The Indian Rupee which has been under pressure for some time staged a smart recovery and gained 72 p or 1.07% to close the week at Rs 67.06 to the US Dollar. This matched the softening of crude oil prices and was a big relief to the government. Further the proposed sanctions on Iran would also help India as we are one of the biggest consumers of oil from that country and we follow UN sanctions not US sanctions.
Last week I had spoken about three companies becoming test cases going forward. Lot of water has flown under the bridge since then and things are happening. In the first case a probe has been ordered by the board of ICICI Bank into the matter concerned. The MD&CEO is on annual leave which is planned, or coincidental only time will tell. In the second case the new directors on the board of Fortis Hospitals have called fresh bids from the participating bidders and hopefully a sale would happen in due course.
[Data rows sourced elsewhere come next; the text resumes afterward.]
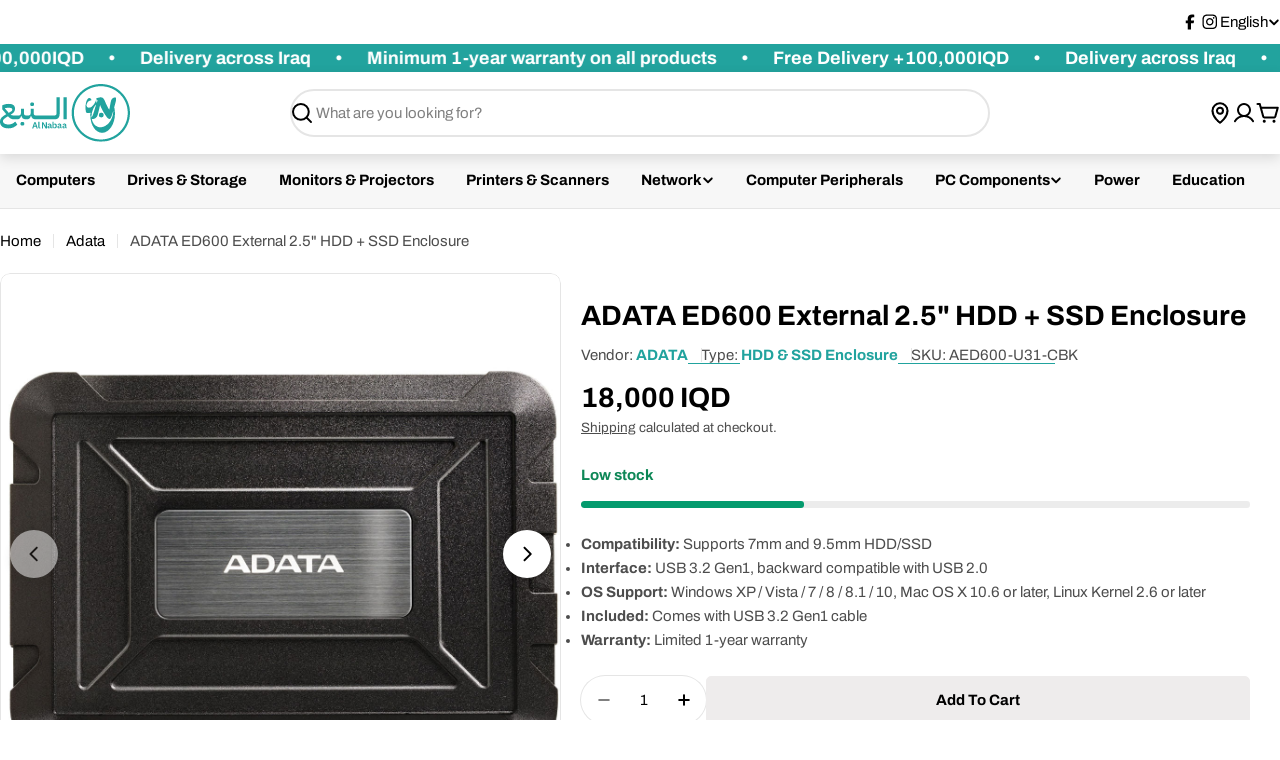

--- FILE ---
content_type: text/css
request_url: https://store.alnabaa.com/cdn/shop/t/90/assets/section-sticky-atc-bar-minimalist.css?v=134386756327501351351766136585
body_size: -562
content:
.sticky-atc-bar{position:fixed;bottom:3rem;inset-inline-end:3rem;width:min(85vw,41.8rem);z-index:29;background:#fff;box-shadow:inset 0 0 0 1px rgba(var(--color-border),var(--color-border-alpha, 1));transition:cubic-bezier(.4,0,.2,1) .3s all;transform:translate3d(0,100%,0);opacity:0;visibility:hidden;padding:1.2rem}.sticky-atc-bar--show{transform:translateZ(0);opacity:1;visibility:visible}.sticky-atc-bar__product-image{width:7rem}@media (max-width: 767.98px){.sticky-atc-bar{bottom:0;inset-inline-end:0;width:100%;box-shadow:inset 0 1px rgba(var(--color-border),var(--color-border-alpha, 1));border-radius:0}.sticky-atc-bar__product-image{width:5rem}}
/*# sourceMappingURL=/cdn/shop/t/90/assets/section-sticky-atc-bar-minimalist.css.map?v=134386756327501351351766136585 */


--- FILE ---
content_type: text/javascript
request_url: https://store.alnabaa.com/cdn/shop/t/90/assets/complementary-product-slider.js?v=184423229242947377711766136583
body_size: 65
content:
customElements.get("complementary-product-slider")||customElements.define("complementary-product-slider",class extends HTMLElement{constructor(){super(),this.enableSliderDesktop=this.dataset.enableSliderDesktop==="true",this.enableSliderMobile=this.dataset.enableSliderMobile==="true",this.selectors={productsWrap:".products-wrap",products:".products",pagination:".swiper-pagination"},this.classes={grid:"f-grid",swiper:"swiper",swiperWrapper:"swiper-wrapper"},this.productsWrap=this.querySelector(this.selectors.productsWrap),this.products=this.querySelector(this.selectors.products),this.sliderInstance=!1;const mql=window.matchMedia(FoxTheme.config.mediaQueryMobile);mql.onchange=this.init.bind(this),this.init()}init(){FoxTheme.config.mqlMobile?this.enableSliderMobile?this.initSlider():this.destroySlider():this.enableSliderDesktop?this.initSlider():this.destroySlider()}initSlider(){if(typeof this.sliderInstance!="object"){const columnsDesktop=this.dataset.columnsDesktop,columnsMobile=this.dataset.columnsMobile,columnGap=window.getComputedStyle(this.products).getPropertyValue("--f-column-gap"),spaceBetween=columnGap!==""?parseFloat(columnGap.replace("rem",""))*10:10;this.sliderOptions={slidesPerView:columnsMobile,breakpoints:{768:{slidesPerView:columnsDesktop}},spaceBetween,loop:!0,grabCursor:!1,allowTouchMove:!0,autoHeight:!0,navigation:{prevEl:this.querySelector(".swiper-button-prev"),nextEl:this.querySelector(".swiper-button-next")}};const paginationEl=this.querySelector(this.selectors.pagination);paginationEl&&(this.sliderOptions={...this.sliderOptions,pagination:{el:paginationEl,clickable:!0,type:"fraction"}}),this.productsWrap.classList.add(this.classes.swiper),this.products.classList.remove(this.classes.grid),this.products.classList.add(this.classes.swiperWrapper),this.sliderInstance=new window.FoxTheme.Carousel(this.productsWrap,this.sliderOptions),this.sliderInstance.init(),this.fixQuickviewDuplicate(),this.calcNavButtonsPosition()}}fixQuickviewDuplicate(){let modalIds=[];Array.from(this.querySelectorAll("quick-view-modal")).forEach(modal=>{const modalID=modal.getAttribute("id");modalIds.includes(modalID)?modal.remove():modalIds.push(modalID)})}calcNavButtonsPosition(){if(!this.dataset.calcButtonPosition==="true")return;const firstMedia=this.querySelector(".product-card__image-wrapper");firstMedia&&firstMedia.clientHeight>0&&this.style.setProperty("--swiper-navigation-top-offset",parseInt(firstMedia.clientHeight)/2+"px")}destroySlider(){this.productsWrap.classList.remove(this.classes.swiper),this.products.classList.remove(this.classes.swiperWrapper),this.products.classList.add(this.classes.grid),typeof this.sliderInstance=="object"&&(this.sliderInstance.slider.destroy(),this.sliderInstance=!1)}});
//# sourceMappingURL=/cdn/shop/t/90/assets/complementary-product-slider.js.map?v=184423229242947377711766136583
In the case of Binani Cement, the consortium of lenders has approved the bid of Ultratech Cement which was the highest bid.
SEBI has through a circular directed mutual funds to realign their schemes in terms of market capitalisation where the top 100 stocks by market cap would be classified as large cap stocks. The next category of midcap would be from 101-250, while small-cap would be from 251 onwards. A large cap fund would have to invest 80% of its corpus in stocks from the top 100 while a midcap fund would have to invest 65% from its category. Similarly, a large and midcap fund would have to invest 35% each into large and midcap funds. The balance could be from other categories. The realignment is currently on and schemes are expected to complete this process by the end of 30th June. While in the case of large cap holdings there is hardly any concern the problem can be seen in small-cap which begin with a market cap of below 8,600 crs based on the top 1000 ranking for the period June to December 2017. The 250th stock has a market cap of Rs 8,600 crs based on average market cap for the period July to December 2017. This realignment would offer ample buying opportunities for the smart investor. As far as mutual funds scheme this would benefit the retail investor as the scheme would be self-explanatory and it now be possible to compare different schemes from different funds. More importantly one would be able to compare schemes of different fund houses as apples to apples and oranges to oranges.
Volatility is likely to continue in the market and would provide ample of buying opportunities.